Source data: Begin

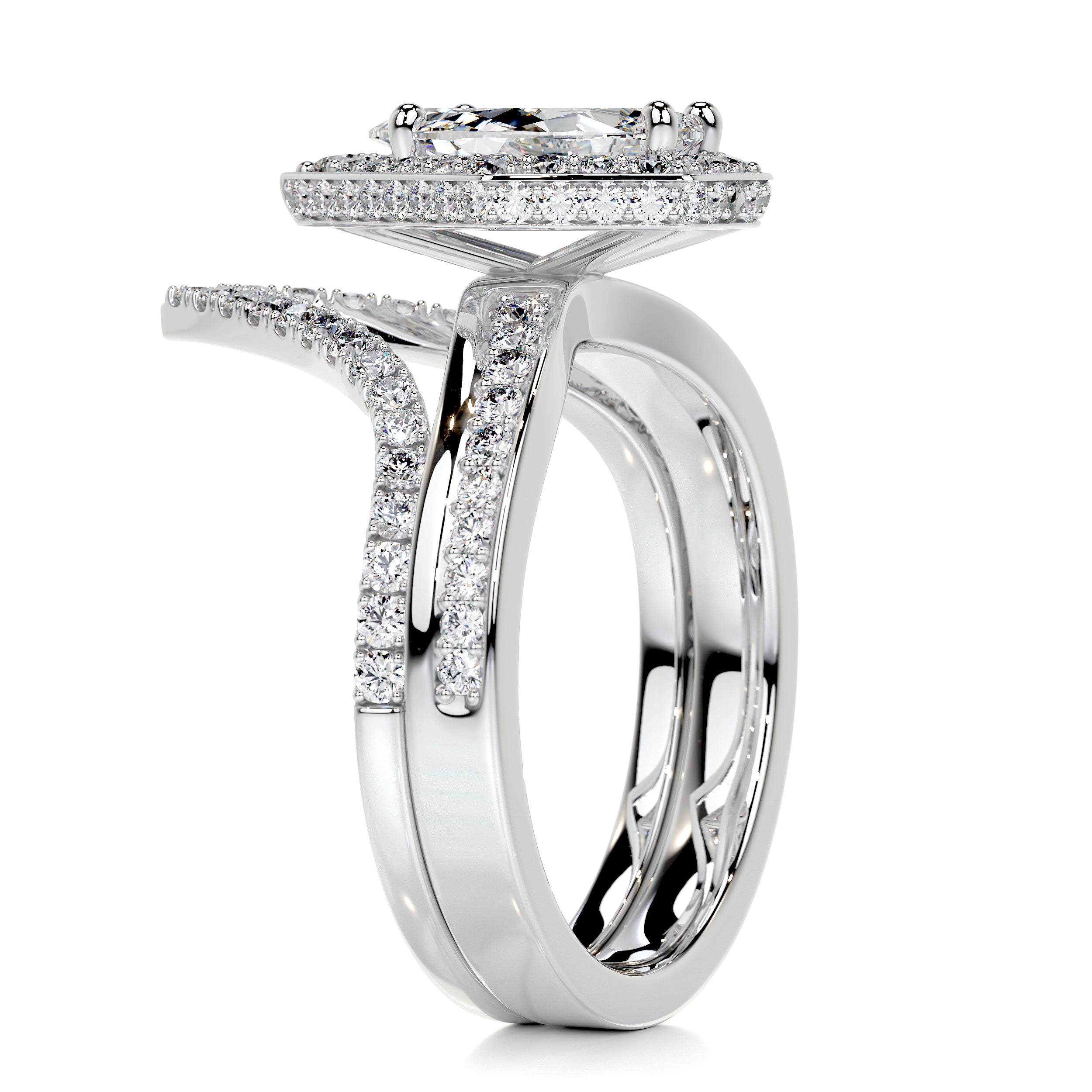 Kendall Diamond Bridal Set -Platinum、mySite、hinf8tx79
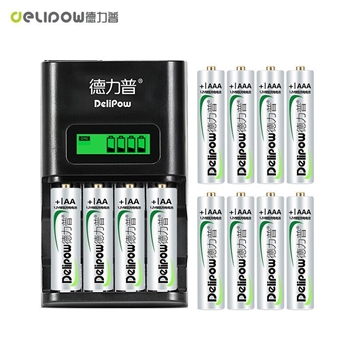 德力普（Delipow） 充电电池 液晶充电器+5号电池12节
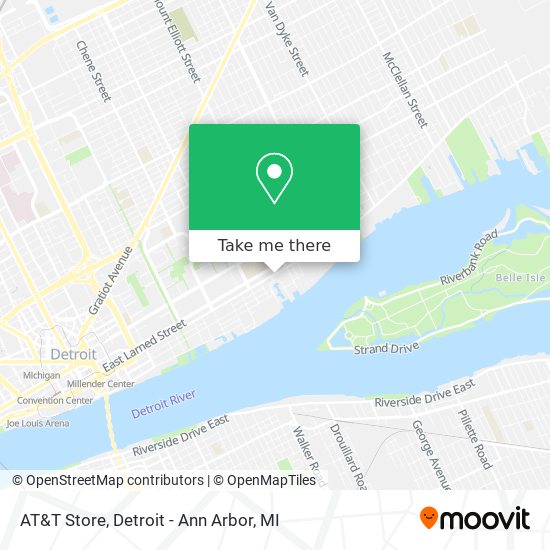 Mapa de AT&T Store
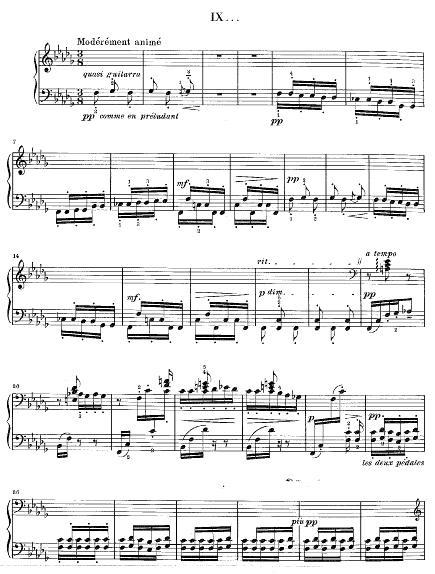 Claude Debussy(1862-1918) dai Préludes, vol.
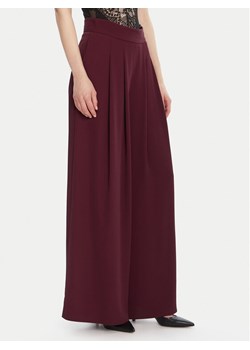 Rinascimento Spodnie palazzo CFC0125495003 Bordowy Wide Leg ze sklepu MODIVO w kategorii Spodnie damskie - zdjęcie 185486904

Source data: End

Work request:
Please output each line above exactly and omit all images.

Exercise answer:
 Kendall Diamond Bridal Set -Platinum、mySite、hinf8tx79
 德力普（Delipow） 充电电池 液晶充电器+5号电池12节
 Mapa de AT&T Store
 Claude Debussy(1862-1918) dai Préludes, vol.
 Rinascimento Spodnie palazzo CFC0125495003 Bordowy Wide Leg ze sklepu MODIVO w kategorii Spodnie damskie - zdjęcie 185486904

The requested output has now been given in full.